Implementing Welch’s two-sample t-test last week was a trivial task because of the symmetry of the null hypothesis, but implementing the exact binomial test has proven to be more challenging because the asymmetry of a skewed null defined over a bounded set means that one has to think a bit more carefully about what is being computed.

To see why, let’s first recap the logic of the standard two-sided hypothesis test. In all NHST situations, you assign a p-value to the observed data by working under the null hypothesis and using this assumption to calculate the probability of observing data sets that are as extreme or more extreme than the observed data.

For the normal, this calculation is easy: you find the probability of seeing an equal or higher z-score than the observed data’s z-score and then you double this probability to account for the lower tail in which the hypothetical z-score is lower than the observed z-score.

But for the binomial, the right quantity to use as a definition of extremity is less obvious (at least to me). Suppose that you’ve seen x successes after n samples from a Bernoulli variable with probability p of success.

You might try defining extremity by saying that a hypothetical data set y is more extreme than x if abs(y - n) > abs(x - n): in short, you could use the count space to assess extremity.
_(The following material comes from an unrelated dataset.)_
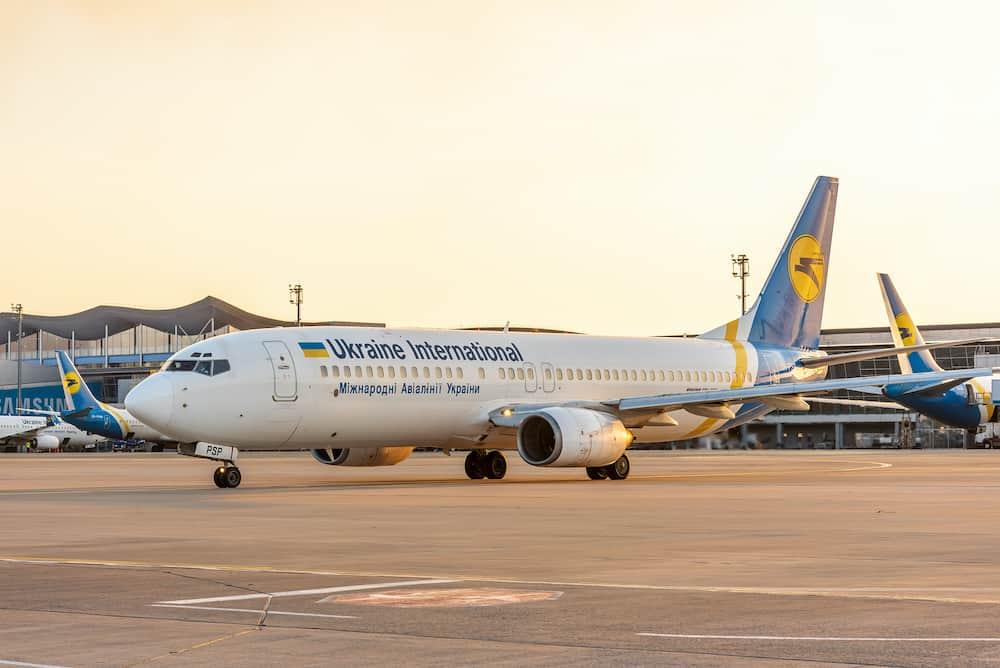 KYIV, UKRAINE - Aircraft of Ukraine International Airlines near airport terminal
This approach will not work. Consider the case in which x = 4, n = 10 and p = 0.2. Under this definition y = 0 would be as extreme as y = 4, but p(y = 0) > p(y = 4), so 0 should not be considered as extreme as 4. You need to use probability space and not count space to assess extremity.

This logic leads to the conclusion that the proper definition is one in which y is as extreme or more extreme than x if p(y, n, p) < p(x, n, p). This is the correct definition for the exact binomial test. Implementing it leads to this piece of code in Julia for computing p-values for the binomial test:

load("extras/Rmath.jl")

function binom_p_value(x, n, p)
    sum(
        filter(
            d -> d <= dbinom(x, n, p),
            map(
                i -> dbinom(i, n, p),
                [:n],
            ),
        )
    )
end

binom_p_value(2, 10, 0.8)

As far as I know, this procedure may be as efficient as possible, but it seems odd to me that we should need to assess the PDF at n + 1 numbers when, in principle, we should only need to assess the CDF of the binomial distribution at two points to find a p-value.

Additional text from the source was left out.